Without native-tls-alpn, reqwest is also using HTTP/1.1 and is blocked. However, interestingly, in my case, curl uses HTTP/1.1 (because curl on Windows does not support HTTP/2) but still succeeds.

[filips123]

And I found something even more weird... If I set the user-agent in curl with -A option, it works, but if I set it with -H User-Agent header, it doesn't:

$ curl -vvvv -A "Mozilla/5.0 (Windows NT 10.0; Win64; x64; rv:100.0) Gecko/20100101 Firefox/100.0" --referer "https://www.crunchyroll.com/manifest.json" "https://www.crunchyroll.com/manifest.json"

* Host www.crunchyroll.com:443 was resolved.
* IPv6: (none)
* IPv4: 104.18.34.202, 172.64.153.54
*   Trying 104.18.34.202:443...
* Connected to www.crunchyroll.com (104.18.34.202) port 443
* schannel: disabled automatic use of client certificate
* using HTTP/1.x
> GET /manifest.json HTTP/1.1
> Host: www.crunchyroll.com
> User-Agent: Mozilla/5.0 (Windows NT 10.0; Win64; x64; rv:100.0) Gecko/20100101 Firefox/100.0
> Accept: */*
> Referer: https://www.crunchyroll.com/manifest.json
>
* Request completely sent off
< HTTP/1.1 200 OK
...

$ curl -vvvv -H "User-Agent: Mozilla/5.0 (Windows NT 10.0; Win64; x64; rv:100.0) Gecko/20100101 Firefox/100.0" --referer "https://www.crunchyroll.com/manifest.json" "https://www.crunchyroll.com/manifest.json"

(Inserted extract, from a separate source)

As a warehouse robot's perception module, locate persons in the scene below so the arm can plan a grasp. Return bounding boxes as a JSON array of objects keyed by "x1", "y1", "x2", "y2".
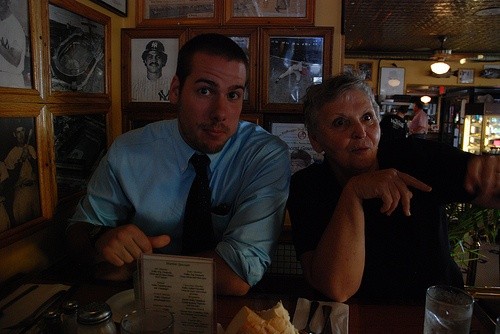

* Host www.crunchyroll.com:443 was resolved.
* IPv6: (none)
* IPv4: 104.18.34.202, 172.64.153.54
*   Trying 104.18.34.202:443...
* Connected to www.crunchyroll.com (104.18.34.202) port 443
* schannel: disabled automatic use of client certificate
* using HTTP/1.x
> GET /manifest.json HTTP/1.1
> Host: www.crunchyroll.com
> Accept: */*
> Referer: https://www.crunchyroll.com/manifest.json
> User-Agent: Mozilla/5.0 (Windows NT 10.0; Win64; x64; rv:100.0) Gecko/20100101 Firefox/100.0
>
* Request completely sent off
< HTTP/1.1 403 Forbidden
...

The only difference I can see is the order of headers.

request, when using HTTP/1.1, sends headers in this order:

GET /manifest.json HTTP/1.1
referer: https://www.crunchyroll.com/manifest.json
accept: */*
user-agent: Mozilla/5.0 (Windows NT 10.0; Win64; x64; rv:100.0) Gecko/20100101 Firefox/100.0
sec-fetch-site: none
sec-fetch-dest: manifest
accept-encoding: gzip, br, zstd, deflate
host: www.crunchyroll.com

So, maybe they do detection based on the order (and capitalization) of headers, and only for on HTTP/1.1? But I don't know why ALPN didn' fix the issue for @whispersilk.

[whispersilk]

@filips123 I think the difference is that crunchyroll.com is just behind standard CloudFlare. I'm trying to access www.fanfiction.net story pages (e.g. this), which appear to be permanently under CloudFlare's "I'm Under Attack" mode. So I've got the relevant cookies and am attaching them to the request, and for whatever reason CloudFlare is calling the request suspicious anyway — but only for reqwest, not for curl.